When lawyers in North Carolina’s latest redistricting battle head to court next month, they might have some clues about the U.S. Supreme Court’s approach to their arguments.

Redistricting suits filed by Common Cause and the League of Women Voters are set for trial Oct. 16 in Greensboro. Both cases address partisan gerrymandering claims linked to North Carolina’s 2016 congressional map.

Just two weeks earlier, on Oct. 3, the nation’s highest court will hear oral arguments in Gill v. Whitford. That Wisconsin case deals with similar partisan gerrymandering claims.

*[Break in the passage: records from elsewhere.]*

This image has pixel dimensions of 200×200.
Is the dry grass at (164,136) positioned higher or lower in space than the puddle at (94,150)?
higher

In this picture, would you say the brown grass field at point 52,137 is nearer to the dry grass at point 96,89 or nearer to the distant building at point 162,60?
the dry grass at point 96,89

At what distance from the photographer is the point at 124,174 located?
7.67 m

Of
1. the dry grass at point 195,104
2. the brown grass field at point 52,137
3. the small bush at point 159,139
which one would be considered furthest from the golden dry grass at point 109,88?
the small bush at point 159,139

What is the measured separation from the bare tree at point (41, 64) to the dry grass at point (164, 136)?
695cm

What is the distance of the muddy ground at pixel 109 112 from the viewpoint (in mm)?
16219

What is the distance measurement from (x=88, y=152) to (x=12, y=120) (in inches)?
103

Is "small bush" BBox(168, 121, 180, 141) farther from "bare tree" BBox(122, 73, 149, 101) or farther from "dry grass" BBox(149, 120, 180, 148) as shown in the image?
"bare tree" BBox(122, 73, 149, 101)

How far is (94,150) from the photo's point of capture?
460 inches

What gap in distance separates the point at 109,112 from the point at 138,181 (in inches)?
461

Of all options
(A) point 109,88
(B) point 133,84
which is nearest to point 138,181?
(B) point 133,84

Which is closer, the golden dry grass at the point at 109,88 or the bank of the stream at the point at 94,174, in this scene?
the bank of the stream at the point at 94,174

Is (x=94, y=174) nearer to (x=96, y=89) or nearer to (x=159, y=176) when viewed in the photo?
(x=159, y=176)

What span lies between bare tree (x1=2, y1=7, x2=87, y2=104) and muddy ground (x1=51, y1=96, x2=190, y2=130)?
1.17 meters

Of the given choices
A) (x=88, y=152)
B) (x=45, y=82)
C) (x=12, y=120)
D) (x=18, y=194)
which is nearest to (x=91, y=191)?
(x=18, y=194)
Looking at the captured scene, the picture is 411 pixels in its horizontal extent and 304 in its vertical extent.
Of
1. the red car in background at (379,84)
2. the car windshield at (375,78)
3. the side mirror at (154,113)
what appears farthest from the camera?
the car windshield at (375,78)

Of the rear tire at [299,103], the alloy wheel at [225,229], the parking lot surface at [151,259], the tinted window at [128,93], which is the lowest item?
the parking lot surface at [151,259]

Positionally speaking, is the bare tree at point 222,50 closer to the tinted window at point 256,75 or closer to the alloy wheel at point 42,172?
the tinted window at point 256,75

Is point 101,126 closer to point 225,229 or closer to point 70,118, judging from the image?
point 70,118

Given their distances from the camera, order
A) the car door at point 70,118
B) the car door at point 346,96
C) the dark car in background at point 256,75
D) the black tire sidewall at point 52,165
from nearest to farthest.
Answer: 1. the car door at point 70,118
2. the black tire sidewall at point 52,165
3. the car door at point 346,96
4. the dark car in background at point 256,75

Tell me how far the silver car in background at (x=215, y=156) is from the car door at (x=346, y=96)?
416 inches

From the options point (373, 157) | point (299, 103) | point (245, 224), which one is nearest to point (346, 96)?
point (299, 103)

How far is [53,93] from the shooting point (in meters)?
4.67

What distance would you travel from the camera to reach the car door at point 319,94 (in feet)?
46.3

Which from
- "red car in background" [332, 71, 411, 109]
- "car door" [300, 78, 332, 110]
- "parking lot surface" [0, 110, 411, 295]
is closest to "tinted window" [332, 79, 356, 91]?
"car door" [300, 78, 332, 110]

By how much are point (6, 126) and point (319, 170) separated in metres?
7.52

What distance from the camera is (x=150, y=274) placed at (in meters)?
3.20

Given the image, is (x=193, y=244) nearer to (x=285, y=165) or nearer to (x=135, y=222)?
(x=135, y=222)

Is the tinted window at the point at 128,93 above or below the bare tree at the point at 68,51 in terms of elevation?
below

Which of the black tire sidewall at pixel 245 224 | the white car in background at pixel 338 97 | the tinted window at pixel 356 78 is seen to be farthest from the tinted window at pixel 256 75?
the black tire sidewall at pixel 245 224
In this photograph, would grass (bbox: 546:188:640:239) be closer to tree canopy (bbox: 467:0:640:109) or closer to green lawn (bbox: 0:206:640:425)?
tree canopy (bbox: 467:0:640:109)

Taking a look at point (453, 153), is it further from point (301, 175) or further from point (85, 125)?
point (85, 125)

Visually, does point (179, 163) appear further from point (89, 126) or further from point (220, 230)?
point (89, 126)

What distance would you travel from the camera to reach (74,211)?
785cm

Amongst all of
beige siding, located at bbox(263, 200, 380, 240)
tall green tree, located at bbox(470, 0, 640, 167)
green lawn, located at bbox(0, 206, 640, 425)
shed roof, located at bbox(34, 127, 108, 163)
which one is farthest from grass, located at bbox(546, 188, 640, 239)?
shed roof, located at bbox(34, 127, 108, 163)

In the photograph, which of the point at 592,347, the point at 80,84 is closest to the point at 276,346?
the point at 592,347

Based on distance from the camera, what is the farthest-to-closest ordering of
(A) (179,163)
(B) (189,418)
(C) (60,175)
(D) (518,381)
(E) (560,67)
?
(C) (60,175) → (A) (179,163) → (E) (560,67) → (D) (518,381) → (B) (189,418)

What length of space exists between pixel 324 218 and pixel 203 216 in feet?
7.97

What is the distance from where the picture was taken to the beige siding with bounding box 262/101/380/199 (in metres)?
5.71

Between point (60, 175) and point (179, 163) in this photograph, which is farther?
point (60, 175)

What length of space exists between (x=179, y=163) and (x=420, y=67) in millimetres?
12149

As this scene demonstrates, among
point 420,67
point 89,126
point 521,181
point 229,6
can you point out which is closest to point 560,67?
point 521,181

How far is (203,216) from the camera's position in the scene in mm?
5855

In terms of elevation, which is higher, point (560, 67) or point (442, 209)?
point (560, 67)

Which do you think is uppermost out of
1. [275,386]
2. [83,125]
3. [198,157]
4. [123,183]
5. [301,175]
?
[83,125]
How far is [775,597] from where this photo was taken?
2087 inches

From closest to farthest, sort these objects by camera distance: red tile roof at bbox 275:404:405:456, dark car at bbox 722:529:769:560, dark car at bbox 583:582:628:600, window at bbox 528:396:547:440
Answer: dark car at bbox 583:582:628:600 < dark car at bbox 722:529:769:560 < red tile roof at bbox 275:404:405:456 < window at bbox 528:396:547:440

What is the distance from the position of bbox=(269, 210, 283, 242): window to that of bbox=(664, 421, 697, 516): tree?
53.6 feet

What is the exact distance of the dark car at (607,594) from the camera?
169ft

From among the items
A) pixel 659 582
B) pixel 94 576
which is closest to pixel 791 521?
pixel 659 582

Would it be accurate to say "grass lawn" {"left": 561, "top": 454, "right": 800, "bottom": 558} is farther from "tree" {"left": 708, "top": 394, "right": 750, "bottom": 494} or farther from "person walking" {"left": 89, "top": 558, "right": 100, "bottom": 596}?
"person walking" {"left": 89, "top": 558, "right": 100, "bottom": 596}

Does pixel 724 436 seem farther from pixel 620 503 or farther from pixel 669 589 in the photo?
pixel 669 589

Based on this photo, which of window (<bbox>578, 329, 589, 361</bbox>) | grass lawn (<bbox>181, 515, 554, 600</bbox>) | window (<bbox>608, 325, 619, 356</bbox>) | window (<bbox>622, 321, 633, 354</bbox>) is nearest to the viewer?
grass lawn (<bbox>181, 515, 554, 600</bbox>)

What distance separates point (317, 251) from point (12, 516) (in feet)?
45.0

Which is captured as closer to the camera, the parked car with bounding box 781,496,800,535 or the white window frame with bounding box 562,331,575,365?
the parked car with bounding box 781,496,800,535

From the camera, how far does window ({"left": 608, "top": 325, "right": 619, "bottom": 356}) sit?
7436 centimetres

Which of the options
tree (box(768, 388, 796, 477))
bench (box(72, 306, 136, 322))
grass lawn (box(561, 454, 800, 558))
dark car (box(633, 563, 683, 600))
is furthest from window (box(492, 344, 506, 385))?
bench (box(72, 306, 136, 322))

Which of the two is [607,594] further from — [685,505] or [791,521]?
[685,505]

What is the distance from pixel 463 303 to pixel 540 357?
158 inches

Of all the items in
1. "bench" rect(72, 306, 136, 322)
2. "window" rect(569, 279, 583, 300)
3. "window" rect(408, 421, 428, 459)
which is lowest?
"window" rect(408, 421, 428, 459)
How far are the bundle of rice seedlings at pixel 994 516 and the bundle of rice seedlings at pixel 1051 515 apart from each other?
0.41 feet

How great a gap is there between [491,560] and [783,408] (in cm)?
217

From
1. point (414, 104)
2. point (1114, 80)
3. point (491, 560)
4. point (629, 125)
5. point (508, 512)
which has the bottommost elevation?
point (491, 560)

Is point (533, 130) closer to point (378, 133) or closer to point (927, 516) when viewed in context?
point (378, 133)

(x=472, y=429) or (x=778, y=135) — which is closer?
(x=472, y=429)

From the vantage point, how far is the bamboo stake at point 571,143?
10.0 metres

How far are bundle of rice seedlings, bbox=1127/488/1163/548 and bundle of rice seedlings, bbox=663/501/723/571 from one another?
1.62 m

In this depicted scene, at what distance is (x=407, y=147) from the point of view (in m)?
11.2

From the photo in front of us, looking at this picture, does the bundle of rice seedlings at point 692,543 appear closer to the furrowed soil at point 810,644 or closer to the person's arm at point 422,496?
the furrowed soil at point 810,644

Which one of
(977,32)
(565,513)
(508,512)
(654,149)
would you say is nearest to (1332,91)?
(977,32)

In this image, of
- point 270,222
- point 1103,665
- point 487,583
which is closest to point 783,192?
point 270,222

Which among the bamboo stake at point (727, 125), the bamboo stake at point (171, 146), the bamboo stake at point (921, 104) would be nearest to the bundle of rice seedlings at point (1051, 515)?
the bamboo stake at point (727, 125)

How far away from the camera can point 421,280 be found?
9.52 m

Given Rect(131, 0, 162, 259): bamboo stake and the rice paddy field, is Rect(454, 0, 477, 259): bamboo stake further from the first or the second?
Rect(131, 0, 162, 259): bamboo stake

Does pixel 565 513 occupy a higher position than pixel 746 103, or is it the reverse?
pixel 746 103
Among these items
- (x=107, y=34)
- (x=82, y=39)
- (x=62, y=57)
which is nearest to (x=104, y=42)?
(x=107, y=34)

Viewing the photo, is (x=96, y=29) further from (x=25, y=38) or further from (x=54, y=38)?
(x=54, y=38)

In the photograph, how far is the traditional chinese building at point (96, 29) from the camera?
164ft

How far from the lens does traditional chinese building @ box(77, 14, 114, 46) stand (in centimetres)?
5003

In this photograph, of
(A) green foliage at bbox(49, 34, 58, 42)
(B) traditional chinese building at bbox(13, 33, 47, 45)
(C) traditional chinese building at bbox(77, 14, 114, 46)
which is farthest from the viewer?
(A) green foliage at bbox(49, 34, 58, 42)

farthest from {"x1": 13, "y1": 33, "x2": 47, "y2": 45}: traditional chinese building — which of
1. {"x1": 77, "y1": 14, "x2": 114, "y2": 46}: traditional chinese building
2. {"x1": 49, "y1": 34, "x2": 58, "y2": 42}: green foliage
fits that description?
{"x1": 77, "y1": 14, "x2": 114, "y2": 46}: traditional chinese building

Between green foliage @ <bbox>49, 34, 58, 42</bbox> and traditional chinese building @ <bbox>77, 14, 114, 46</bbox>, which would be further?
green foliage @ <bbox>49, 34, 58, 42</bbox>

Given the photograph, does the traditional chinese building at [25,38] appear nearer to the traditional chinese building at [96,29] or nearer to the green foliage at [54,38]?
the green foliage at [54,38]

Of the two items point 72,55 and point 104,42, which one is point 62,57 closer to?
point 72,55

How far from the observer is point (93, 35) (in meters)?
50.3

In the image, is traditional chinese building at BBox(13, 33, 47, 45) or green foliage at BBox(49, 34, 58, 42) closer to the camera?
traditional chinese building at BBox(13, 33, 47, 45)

It’s unlikely the Supreme Court would issue a ruling in Gill before a three-judge panel hears the N.C. complaints. But lawyers addressing the three-judge panel will have had a chance to review questions Supreme Court justices asked during the Gill arguments. Those questions can signal the Supreme Court’s likely approach to resolving a case.

The fact that the high court was scheduled to consider Gill had prompted lawyers for the N.C. General Assembly to ask the three-judge panel to delay its hearing on the Common Cause and League of Women Voters complaints. The panel rejected that request in late August and issued an opinion explaining its reasoning late last week.

There is no timetable for a ruling from either the three-judge panel or the U.S. Supreme Court.